This is a bit of code written to fade up LEDs one by one and then all fade down together. Could someone help me modify this code to make all the LEDs turn off (no fade) 10 seconds after the last LED fades on?
int leds[] = {13,11,10,9,6,5,3};
int num = 7;
void init_leds(){
for(int i = 0; i<num; i++){
digitalWrite(leds[i],LOW);
pinMode(leds[i], OUTPUT);
delay(200);
}
}
void FadeOutLeds(){
for(int i = 155;i>0;i--){
for(int j = 0;j<num;j++){
analogWrite(leds[j],i);
}
delay(80);
}
}
void FadeInLed(int theLed){
for(int i = 0;i<256;i++){
analogWrite(theLed,i);
delay(20);
}
}
void setup() {
// initialize the digital pins as an output.
init_leds();
}
// the loop routine runs over and over again forever:
void loop() {
for(int i = 0; i<num;i++){
FadeInLed(leds[i]);
}
delay(5000); // wait for 5 seconds
FadeOutLeds();
delay(5000);
}
It was an unhelpful answer, and not one that I think would necessarily solve the problem. Although you probably should take a look at the alternative to delay as suggested, as it offers a few advantages in the long run.

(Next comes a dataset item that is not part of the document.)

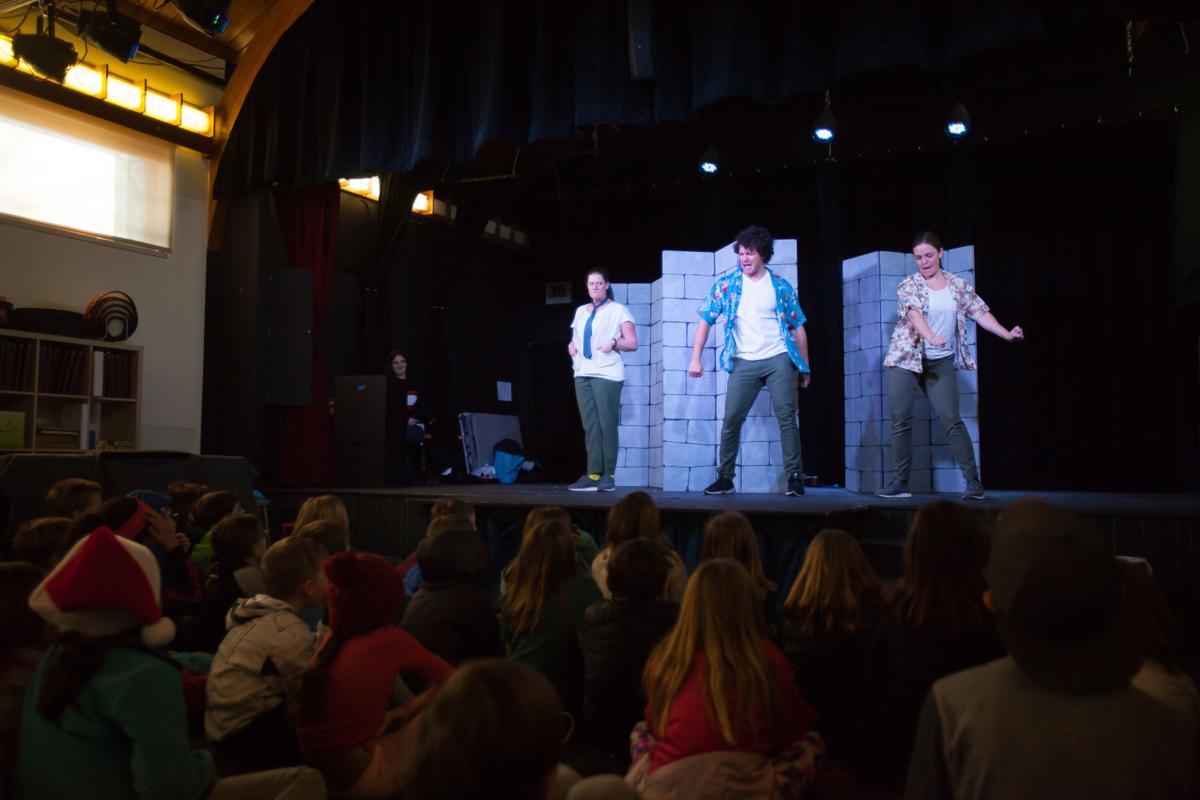 Colorado Shakespeare Festival to perform in all 64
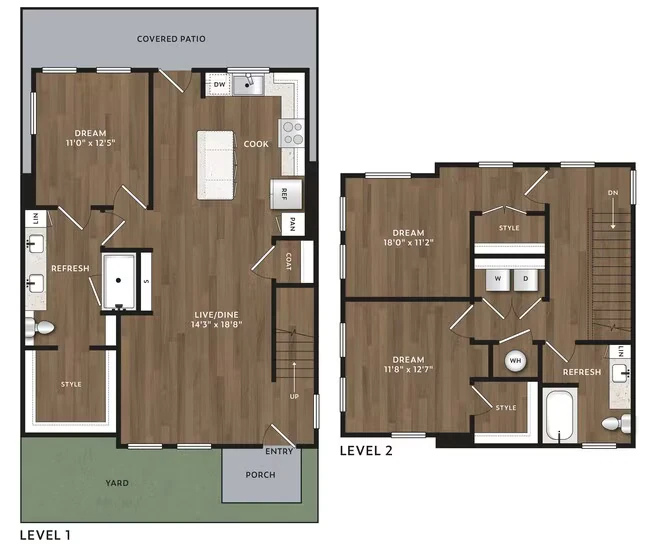 C1H 0149 floor plan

I think that simply removing the outer for loop from FadeOutLeds and setting the analogWrite value to 0 should work. You might also want to try tuning the 80ms delay after each turn-off to get it as low as possible. I can make 50ms for transitions on mine before things go bork.
for(int j = 0;j<num;j++){
analogWrite(leds[j],0); //write value of '0' for brightness(?)
}
delay(80); //play with this, low as possible for faster 'off'.
You're likely to see them cycle off sequentially rather than all instantaneously flip off together with that though.